In un contesto geopolitico segnato da tensioni internazionali e conflitti, la questione della leva militare obbligatoria torna a essere centrale nel dibattito politico e strategico italiano. Mentre diversi Paesi membri della NATO hanno già reintrodotto o rafforzato il servizio militare obbligatorio, in Italia la discussione sulla possibile reintroduzione rimane aperta, con implicazioni significative per la sicurezza nazionale e l’economia.
Paesi NATO e leva militare: trend e aggiornamenti
Negli ultimi anni, numerosi Stati europei della NATO hanno deciso di ripristinare il servizio di leva obbligatorio per fronteggiare le nuove minacce. Paesi come Svezia, Lettonia (reintrodotto nel 2023) e Lituania (nel 2024) hanno adottato misure simili, spesso allargando la leva anche al genere femminile, come nel caso di Norvegia e Danimarca, che dal 2026 equiparerà uomini e donne nel servizio militare. La Germania, pur mantenendo un modello volontario, ha introdotto l’obbligo di registrazione per tutti i 18enni, offrendo incentivi economici fino a 2.300 euro al mese per attrarre reclute, con la possibilità futura di tornare a una leva obbligatoria più tradizionale.
Nel quadro geopolitico, la collaborazione tra Ucraina e Polonia nel contrasto ai droni russi, sancita da un accordo firmato dai rispettivi ministri della Difesa, testimonia l’aumento della cooperazione militare nell’Alleanza Atlantica per fronteggiare minacce ibride e tecnologiche.
L’Italia e la leva militare obbligatoria: situazione attuale e scenari futuri
L’Italia, secondo il ministro della Difesa Guido Crosetto, presenta una vulnerabilità significativa in termini di personale militare: al 2023 gli effettivi erano 93.000, ben al di sotto dei 138.000 necessari per garantire una difesa efficace. La sospensione della leva militare obbligatoria, in vigore dal 2005 come da articolo 1929 del Codice dell’ordinamento militare, non ha cancellato la possibilità di riattivarla in caso di emergenza, come previsto dalla Costituzione italiana agli articoli 11, 52 e 78.
In caso di conflitto, l’arruolamento seguirebbe un ordine preciso: prima gli attuali militari, poi gli ex militari con meno di cinque anni di congedo, e infine i civili idonei tra i 18 e i 45 anni. La chiamata alle armi, stabilisce la legge, non può essere rifiutata e la difesa della Patria è considerata un dovere sacro del cittadino.
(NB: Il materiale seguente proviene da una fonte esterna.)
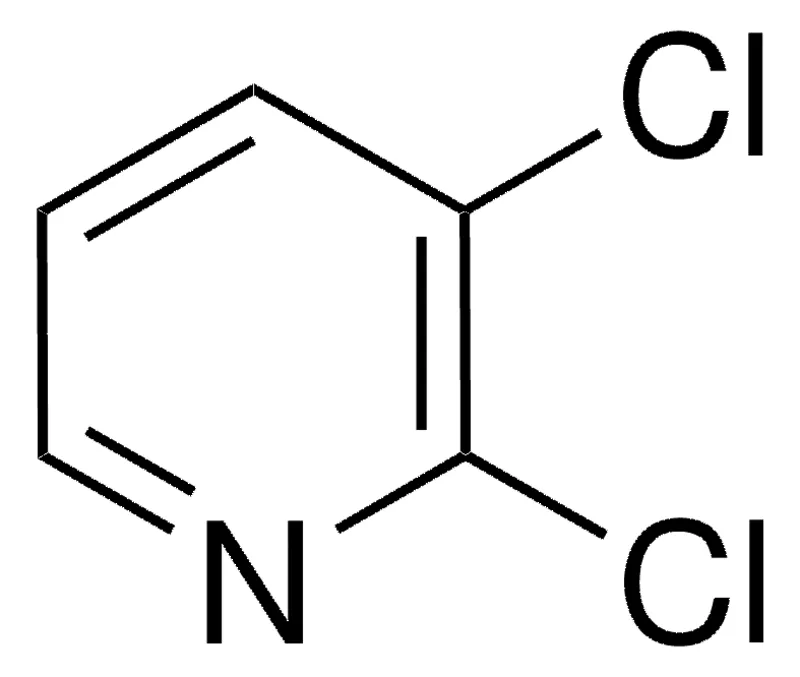 Sigma-Aldrich 2,3-二氯吡啶，百分之九十九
Dal punto di vista politico, la Lega ha presentato proposte per reintrodurre un servizio militare e civile universale, obbligatorio per sei mesi, ma il dibattito resta frammentato. Il ministro Crosetto ha espresso cautela sull’argomento, mentre la Lega insiste per una leva che coinvolga sia ragazzi che ragazze.
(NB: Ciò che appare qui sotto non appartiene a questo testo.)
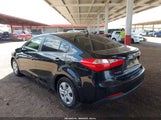 KIA FORTE LX KNAFK4A68G5559806 снимка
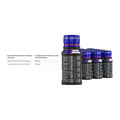 Cardio-Duo: INLEAD L-Carnitine Tartrate + Applied ABE Pre-Workout – alle enthaltenen Artikel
Impatti economici e confronto internazionale
Oltre agli aspetti militari, la reintroduzione della leva obbligatoria avrebbe significative ripercussioni sull’economia nazionale. Studi tedeschi evidenziano che un servizio militare esteso a un’intera classe di età potrebbe far calare la produzione economica dell’1,6%, equivalente a circa 70 miliardi di euro. Modelli più limitati, come quello svedese, comporterebbero costi molto più contenuti, intorno ai 3 miliardi di euro.
Il dibattito resta aperto anche alla luce delle attuali tensioni internazionali, con la guerra in Ucraina e l’instabilità in Medio Oriente che spingono i Paesi NATO a rafforzare la propria capacità difensiva, non escludendo misure drastiche come il ritorno della leva obbligatoria.
L’Italia, con i suoi attuali limiti numerici nelle forze armate e le sfide geopolitiche emergenti, si trova quindi a un bivio strategico che potrebbe segnare il futuro della sua difesa e sicurezza nazionale.